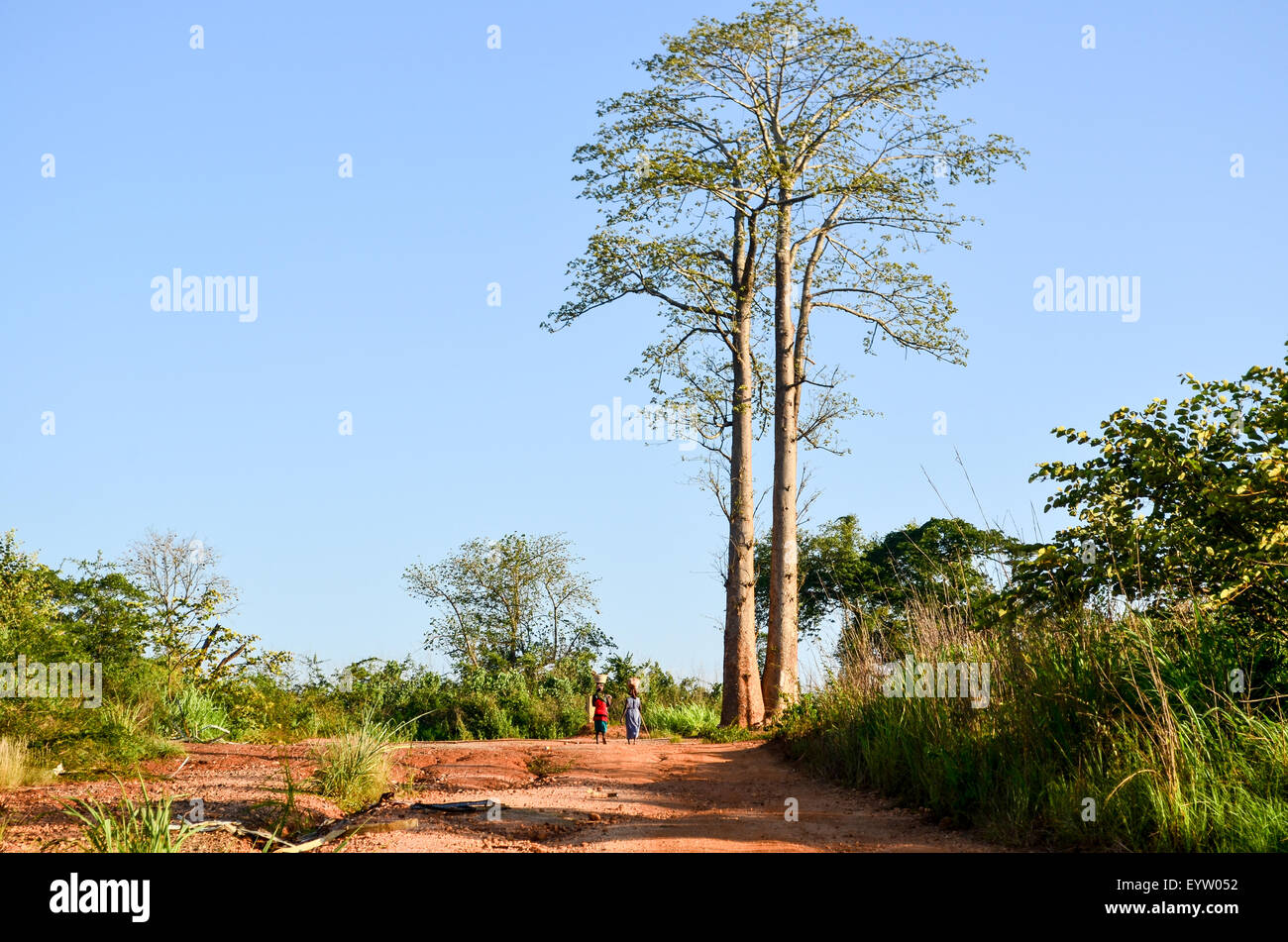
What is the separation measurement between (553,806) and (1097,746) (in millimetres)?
3894

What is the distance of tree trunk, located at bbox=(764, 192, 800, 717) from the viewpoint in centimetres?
1842

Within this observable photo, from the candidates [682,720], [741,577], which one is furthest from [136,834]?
[682,720]

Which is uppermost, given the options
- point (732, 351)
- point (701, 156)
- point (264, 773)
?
point (701, 156)

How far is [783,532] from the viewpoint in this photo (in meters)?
18.4

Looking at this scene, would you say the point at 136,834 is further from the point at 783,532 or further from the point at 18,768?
the point at 783,532

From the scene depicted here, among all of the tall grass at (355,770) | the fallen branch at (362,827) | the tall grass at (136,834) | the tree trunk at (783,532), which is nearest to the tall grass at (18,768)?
the tall grass at (355,770)

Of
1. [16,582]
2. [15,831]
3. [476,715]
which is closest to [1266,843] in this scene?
[15,831]

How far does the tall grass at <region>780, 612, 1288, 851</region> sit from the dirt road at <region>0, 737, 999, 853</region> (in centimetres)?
45

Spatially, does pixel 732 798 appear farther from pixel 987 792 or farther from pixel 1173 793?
pixel 1173 793

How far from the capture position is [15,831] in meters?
6.47

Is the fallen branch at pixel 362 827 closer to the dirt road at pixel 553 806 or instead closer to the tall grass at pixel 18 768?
the dirt road at pixel 553 806

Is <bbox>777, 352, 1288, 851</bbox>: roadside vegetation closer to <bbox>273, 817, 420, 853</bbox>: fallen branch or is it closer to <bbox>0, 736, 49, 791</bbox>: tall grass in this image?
<bbox>273, 817, 420, 853</bbox>: fallen branch

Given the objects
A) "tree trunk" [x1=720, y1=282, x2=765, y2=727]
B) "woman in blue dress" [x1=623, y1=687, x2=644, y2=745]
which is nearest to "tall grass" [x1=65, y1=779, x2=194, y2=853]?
"woman in blue dress" [x1=623, y1=687, x2=644, y2=745]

§ **GIVEN EXERCISE**
Please write out all of the lines above again word for word, with the pictures left out.

§ **THE RESPONSE**
What is the separation measurement between (553,806) and (1097,746) (in millimetres)?
3894

What is the distance of tree trunk, located at bbox=(764, 192, 800, 717) from the viewpoint in centimetres?
1842

Within this observable photo, from the candidates [682,720], [741,577], which one is furthest from [136,834]?
[682,720]

Which is uppermost, given the options
- point (732, 351)
- point (701, 156)
- point (264, 773)
?
point (701, 156)

How far is [783,532] from the viewpoint in this photo (in meters)?
18.4

Looking at this scene, would you say the point at 136,834 is further from the point at 783,532 or further from the point at 18,768?
the point at 783,532

From the scene depicted here, among all of the tall grass at (355,770) | the fallen branch at (362,827) | the tall grass at (136,834) | the tree trunk at (783,532), which is nearest to the tall grass at (18,768)?
the tall grass at (355,770)

Of
1. [16,582]
2. [15,831]
3. [476,715]
which is closest to [1266,843] in this scene?
[15,831]

How far does the tall grass at <region>780, 612, 1288, 851</region> sit from the dirt road at <region>0, 737, 999, 853</region> (in centimetres)?
45

Spatially, does pixel 732 798 appear farther from pixel 987 792 or farther from pixel 1173 793?
pixel 1173 793

How far from the capture position is [15,831] in meters?
6.47

Is the fallen branch at pixel 362 827 closer to the dirt road at pixel 553 806 or instead closer to the tall grass at pixel 18 768?
the dirt road at pixel 553 806

Is <bbox>777, 352, 1288, 851</bbox>: roadside vegetation closer to <bbox>273, 817, 420, 853</bbox>: fallen branch or is it closer to <bbox>0, 736, 49, 791</bbox>: tall grass in this image?
<bbox>273, 817, 420, 853</bbox>: fallen branch

Given the objects
A) "tree trunk" [x1=720, y1=282, x2=765, y2=727]
B) "woman in blue dress" [x1=623, y1=687, x2=644, y2=745]
which is nearest to "tall grass" [x1=65, y1=779, x2=194, y2=853]?
"woman in blue dress" [x1=623, y1=687, x2=644, y2=745]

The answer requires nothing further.